Nonequilibrium steady states in contact: Approximate thermodynamic structure and zero-th law for driven lattice gases
Punyabrata Pradhan, Christian P. Amann, Udo Seifert

TL;DR
This paper investigates driven lattice gases to identify an intensive thermodynamic variable governing nonequilibrium steady-state contact, revealing approximate thermodynamic laws and deviations at higher densities due to complex interactions.
Contribution
It demonstrates the existence of an approximate thermodynamic structure and zero-th law in driven lattice gases, highlighting the effects of contact dynamics and correlations.
Findings
Systems obey zero-th law and fluctuation-response relation well at low densities.

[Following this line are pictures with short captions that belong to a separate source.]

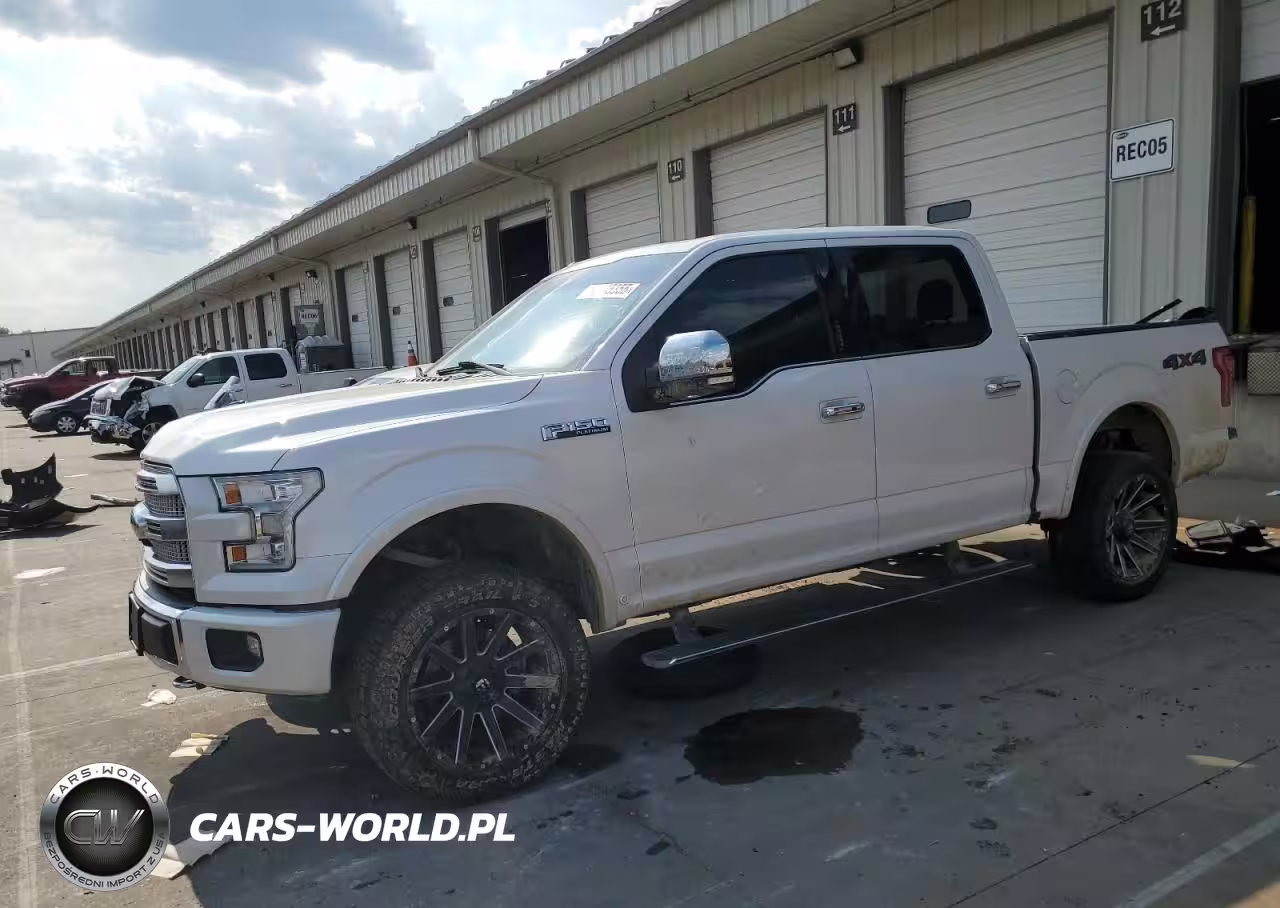 2015 Ford F150 Supercrew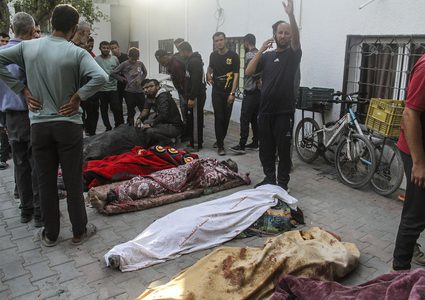 ٢٩ شهيدا منذ فجر اليوم في مناطق مختلفة من غزة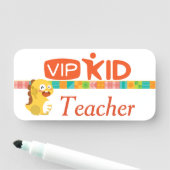 VIPKid-Lehrer-Button Namensschild (Beispiel)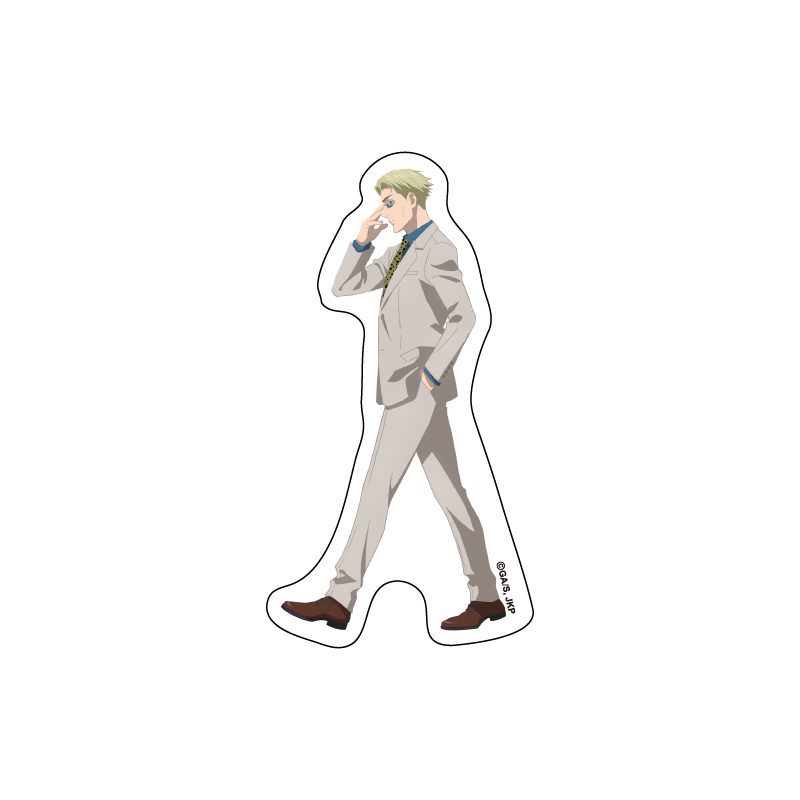 呪術廻戦 5周年 ビジュアル第1弾 ステッカー 七海建人 ("Jujutsu Kaisen" 5th Anniversary Visual Vol. 1 Sticker Nanami Kento)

Deviations from thermodynamic laws occur at higher densities.
Long-range correlations influence contact dynamics and thermodynamic behavior.
Abstract
We explore driven lattice gases for the existence of an intensive thermodynamic variable which could determine "equilibration" between two nonequilibrium steady-state systems kept in weak contact. In simulations, we find that these systems satisfy surprisingly simple thermodynamic laws, such as the zero-th law and the fluctuation-response relation between the particle-number fluctuation and the corresponding susceptibility remarkably well. However at higher densities, small but observable deviations from these laws occur due to nontrivial contact dynamics and the presence of long-range spatial correlations.